Task:
Only the lines from the one containing "From the image, can" through the end of the entries should be repeated, exactly as they appear, first and last included.

Rows from a spatial reasoning dataset:
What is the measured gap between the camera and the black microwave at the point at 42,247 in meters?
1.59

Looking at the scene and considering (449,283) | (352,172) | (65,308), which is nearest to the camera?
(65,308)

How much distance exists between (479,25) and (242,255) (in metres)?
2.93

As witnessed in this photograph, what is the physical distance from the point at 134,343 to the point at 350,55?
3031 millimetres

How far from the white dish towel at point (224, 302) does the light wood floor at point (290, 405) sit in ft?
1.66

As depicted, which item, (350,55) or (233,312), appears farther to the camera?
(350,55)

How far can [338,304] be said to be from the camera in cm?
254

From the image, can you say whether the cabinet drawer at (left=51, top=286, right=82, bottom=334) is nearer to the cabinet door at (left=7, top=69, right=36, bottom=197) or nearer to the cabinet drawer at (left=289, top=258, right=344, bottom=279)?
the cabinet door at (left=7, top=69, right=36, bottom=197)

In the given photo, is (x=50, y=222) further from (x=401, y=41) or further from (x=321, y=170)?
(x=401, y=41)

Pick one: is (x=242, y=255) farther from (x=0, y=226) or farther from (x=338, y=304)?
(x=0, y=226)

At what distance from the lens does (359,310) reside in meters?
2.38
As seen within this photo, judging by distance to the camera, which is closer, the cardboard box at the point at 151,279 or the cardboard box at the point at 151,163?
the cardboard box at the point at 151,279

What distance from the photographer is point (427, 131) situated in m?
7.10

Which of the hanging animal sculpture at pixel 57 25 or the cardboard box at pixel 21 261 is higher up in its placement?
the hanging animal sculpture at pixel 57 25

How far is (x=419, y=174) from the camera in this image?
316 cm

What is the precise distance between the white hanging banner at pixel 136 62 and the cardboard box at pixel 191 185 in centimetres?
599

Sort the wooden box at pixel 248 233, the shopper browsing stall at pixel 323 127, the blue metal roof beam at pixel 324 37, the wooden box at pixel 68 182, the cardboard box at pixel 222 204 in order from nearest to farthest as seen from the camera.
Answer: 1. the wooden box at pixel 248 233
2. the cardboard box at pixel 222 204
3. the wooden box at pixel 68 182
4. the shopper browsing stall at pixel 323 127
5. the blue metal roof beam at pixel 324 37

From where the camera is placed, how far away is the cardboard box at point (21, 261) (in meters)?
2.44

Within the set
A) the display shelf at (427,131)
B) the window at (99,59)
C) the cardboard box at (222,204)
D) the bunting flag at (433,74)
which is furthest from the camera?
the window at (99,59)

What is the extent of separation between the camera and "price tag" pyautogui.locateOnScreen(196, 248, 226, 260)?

Result below:
From the image, can you say whether the cabinet drawer at (left=51, top=286, right=82, bottom=334) is nearer to the cabinet door at (left=7, top=69, right=36, bottom=197) or nearer to the cabinet drawer at (left=289, top=258, right=344, bottom=279)?
the cabinet door at (left=7, top=69, right=36, bottom=197)

In the given photo, is (x=50, y=222) further from (x=401, y=41) or further from (x=321, y=170)?
(x=401, y=41)

Pick one: is (x=242, y=255) farther from (x=0, y=226) or farther from (x=338, y=304)?
(x=0, y=226)

At what distance from the lens does (359,310) reside in meters?
2.38
As seen within this photo, judging by distance to the camera, which is closer, the cardboard box at the point at 151,279 or the cardboard box at the point at 151,163?
the cardboard box at the point at 151,279

What distance from the photographer is point (427, 131) situated in m?
7.10

Which of the hanging animal sculpture at pixel 57 25 or the cardboard box at pixel 21 261 is higher up in its placement?
the hanging animal sculpture at pixel 57 25

How far is (x=419, y=174) from the camera in this image?
316 cm

What is the precise distance between the white hanging banner at pixel 136 62 and the cardboard box at pixel 191 185 in centimetres?
599

Sort the wooden box at pixel 248 233, the shopper browsing stall at pixel 323 127, the blue metal roof beam at pixel 324 37, the wooden box at pixel 68 182, the cardboard box at pixel 222 204 in order from nearest to farthest as seen from the camera.
Answer: 1. the wooden box at pixel 248 233
2. the cardboard box at pixel 222 204
3. the wooden box at pixel 68 182
4. the shopper browsing stall at pixel 323 127
5. the blue metal roof beam at pixel 324 37

From where the camera is placed, how far away is the cardboard box at point (21, 261) (in meters)?
2.44

Within the set
A) the display shelf at (427,131)
B) the window at (99,59)
C) the cardboard box at (222,204)
D) the bunting flag at (433,74)
which is furthest from the camera?
the window at (99,59)

What is the extent of separation between the camera and "price tag" pyautogui.locateOnScreen(196, 248, 226, 260)?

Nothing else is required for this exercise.